SHORT EXERCISE. Tally the lines of the listing below that contain the string "mossy", counting only case-sensitive matches, and reply with the number alone.

DATA ENTRIES.

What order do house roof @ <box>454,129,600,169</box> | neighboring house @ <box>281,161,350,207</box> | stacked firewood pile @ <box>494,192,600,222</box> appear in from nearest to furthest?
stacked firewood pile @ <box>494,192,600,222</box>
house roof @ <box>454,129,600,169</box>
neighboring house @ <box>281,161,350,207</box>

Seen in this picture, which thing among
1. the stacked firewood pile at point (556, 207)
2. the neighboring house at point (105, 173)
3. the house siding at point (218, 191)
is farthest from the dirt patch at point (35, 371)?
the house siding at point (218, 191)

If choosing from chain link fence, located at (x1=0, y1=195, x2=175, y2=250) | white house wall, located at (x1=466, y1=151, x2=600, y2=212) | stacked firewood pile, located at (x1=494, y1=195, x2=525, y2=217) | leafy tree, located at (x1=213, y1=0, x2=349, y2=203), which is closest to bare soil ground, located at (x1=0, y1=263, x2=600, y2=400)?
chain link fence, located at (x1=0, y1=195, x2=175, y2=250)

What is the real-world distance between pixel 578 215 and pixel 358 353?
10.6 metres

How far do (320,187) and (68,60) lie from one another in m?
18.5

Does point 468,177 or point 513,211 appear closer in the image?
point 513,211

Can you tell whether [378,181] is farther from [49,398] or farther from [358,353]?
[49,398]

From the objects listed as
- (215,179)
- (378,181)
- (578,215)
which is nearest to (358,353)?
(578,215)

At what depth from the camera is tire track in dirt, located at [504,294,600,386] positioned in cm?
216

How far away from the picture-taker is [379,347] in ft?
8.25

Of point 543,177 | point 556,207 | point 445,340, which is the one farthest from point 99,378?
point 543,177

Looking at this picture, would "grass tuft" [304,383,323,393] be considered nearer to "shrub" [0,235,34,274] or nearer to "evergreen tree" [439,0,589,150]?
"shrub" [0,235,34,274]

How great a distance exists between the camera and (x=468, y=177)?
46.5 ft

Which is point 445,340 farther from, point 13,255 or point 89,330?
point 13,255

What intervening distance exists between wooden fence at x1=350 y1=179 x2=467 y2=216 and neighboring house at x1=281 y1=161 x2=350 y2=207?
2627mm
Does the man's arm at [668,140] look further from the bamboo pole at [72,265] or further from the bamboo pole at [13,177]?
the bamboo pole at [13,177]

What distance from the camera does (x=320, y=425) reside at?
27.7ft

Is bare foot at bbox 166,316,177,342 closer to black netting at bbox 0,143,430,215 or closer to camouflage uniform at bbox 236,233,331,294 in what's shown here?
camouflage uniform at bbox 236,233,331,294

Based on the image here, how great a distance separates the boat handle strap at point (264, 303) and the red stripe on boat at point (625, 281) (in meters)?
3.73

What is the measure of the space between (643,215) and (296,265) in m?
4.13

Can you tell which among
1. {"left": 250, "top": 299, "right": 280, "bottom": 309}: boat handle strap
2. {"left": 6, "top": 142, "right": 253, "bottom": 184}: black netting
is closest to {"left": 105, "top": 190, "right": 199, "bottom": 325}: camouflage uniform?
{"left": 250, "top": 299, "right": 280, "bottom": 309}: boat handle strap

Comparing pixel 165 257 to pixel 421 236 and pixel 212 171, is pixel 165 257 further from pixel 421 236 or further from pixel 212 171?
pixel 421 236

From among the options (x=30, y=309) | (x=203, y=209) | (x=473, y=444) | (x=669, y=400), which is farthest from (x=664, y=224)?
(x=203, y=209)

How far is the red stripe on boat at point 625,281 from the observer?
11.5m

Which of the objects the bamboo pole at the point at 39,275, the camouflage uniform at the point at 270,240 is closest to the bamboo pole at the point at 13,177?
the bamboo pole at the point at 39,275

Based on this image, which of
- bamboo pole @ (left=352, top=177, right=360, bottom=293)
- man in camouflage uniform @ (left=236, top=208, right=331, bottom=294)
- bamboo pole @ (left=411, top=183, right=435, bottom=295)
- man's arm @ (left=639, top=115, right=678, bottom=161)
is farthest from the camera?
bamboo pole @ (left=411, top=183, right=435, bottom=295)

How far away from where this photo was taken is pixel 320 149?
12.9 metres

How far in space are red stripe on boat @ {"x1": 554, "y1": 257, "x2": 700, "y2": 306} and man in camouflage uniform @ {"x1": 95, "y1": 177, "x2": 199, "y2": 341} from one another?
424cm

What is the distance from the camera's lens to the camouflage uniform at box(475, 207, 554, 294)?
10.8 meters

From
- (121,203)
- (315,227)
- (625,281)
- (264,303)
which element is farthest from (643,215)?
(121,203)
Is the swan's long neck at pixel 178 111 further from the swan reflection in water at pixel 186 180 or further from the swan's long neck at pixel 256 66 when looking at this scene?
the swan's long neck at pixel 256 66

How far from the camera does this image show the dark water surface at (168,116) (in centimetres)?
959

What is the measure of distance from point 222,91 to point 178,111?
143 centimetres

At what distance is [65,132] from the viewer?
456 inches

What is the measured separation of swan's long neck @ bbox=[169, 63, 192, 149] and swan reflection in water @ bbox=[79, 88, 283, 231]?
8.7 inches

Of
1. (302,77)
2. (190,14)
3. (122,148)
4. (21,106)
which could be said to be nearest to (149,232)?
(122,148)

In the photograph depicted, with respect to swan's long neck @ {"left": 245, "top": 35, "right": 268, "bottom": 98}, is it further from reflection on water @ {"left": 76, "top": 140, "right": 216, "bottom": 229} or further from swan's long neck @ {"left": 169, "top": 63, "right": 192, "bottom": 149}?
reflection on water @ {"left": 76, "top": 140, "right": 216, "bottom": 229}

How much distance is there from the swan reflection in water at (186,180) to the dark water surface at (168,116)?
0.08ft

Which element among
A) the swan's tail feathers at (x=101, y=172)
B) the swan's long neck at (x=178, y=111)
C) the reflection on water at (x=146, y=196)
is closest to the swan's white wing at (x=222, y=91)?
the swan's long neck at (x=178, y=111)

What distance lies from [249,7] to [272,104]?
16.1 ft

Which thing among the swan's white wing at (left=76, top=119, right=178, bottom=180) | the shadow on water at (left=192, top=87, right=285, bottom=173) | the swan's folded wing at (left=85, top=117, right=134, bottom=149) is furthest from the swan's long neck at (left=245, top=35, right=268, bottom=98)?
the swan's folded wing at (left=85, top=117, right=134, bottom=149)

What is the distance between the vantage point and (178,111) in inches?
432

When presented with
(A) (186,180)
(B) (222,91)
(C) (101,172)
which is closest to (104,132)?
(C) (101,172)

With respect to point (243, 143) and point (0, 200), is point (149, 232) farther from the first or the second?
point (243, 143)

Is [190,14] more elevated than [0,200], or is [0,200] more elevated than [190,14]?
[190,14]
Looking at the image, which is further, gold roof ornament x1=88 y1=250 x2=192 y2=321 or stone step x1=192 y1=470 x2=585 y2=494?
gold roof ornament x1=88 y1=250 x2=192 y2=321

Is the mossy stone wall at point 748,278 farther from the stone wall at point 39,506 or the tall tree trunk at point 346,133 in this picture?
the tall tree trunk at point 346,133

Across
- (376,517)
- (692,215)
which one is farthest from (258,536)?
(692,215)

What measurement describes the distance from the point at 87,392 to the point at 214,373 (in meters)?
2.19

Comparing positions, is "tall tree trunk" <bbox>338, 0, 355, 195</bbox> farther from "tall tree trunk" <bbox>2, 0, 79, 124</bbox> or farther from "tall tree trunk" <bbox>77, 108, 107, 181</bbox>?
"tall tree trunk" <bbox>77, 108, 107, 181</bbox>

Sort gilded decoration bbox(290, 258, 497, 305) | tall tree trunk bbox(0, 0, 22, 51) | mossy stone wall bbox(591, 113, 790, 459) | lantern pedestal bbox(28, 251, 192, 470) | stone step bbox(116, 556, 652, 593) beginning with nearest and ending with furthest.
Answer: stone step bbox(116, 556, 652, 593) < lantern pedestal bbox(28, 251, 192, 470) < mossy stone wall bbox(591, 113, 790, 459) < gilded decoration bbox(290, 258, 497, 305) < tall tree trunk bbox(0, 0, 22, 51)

ANSWER TO THE PROBLEM. 3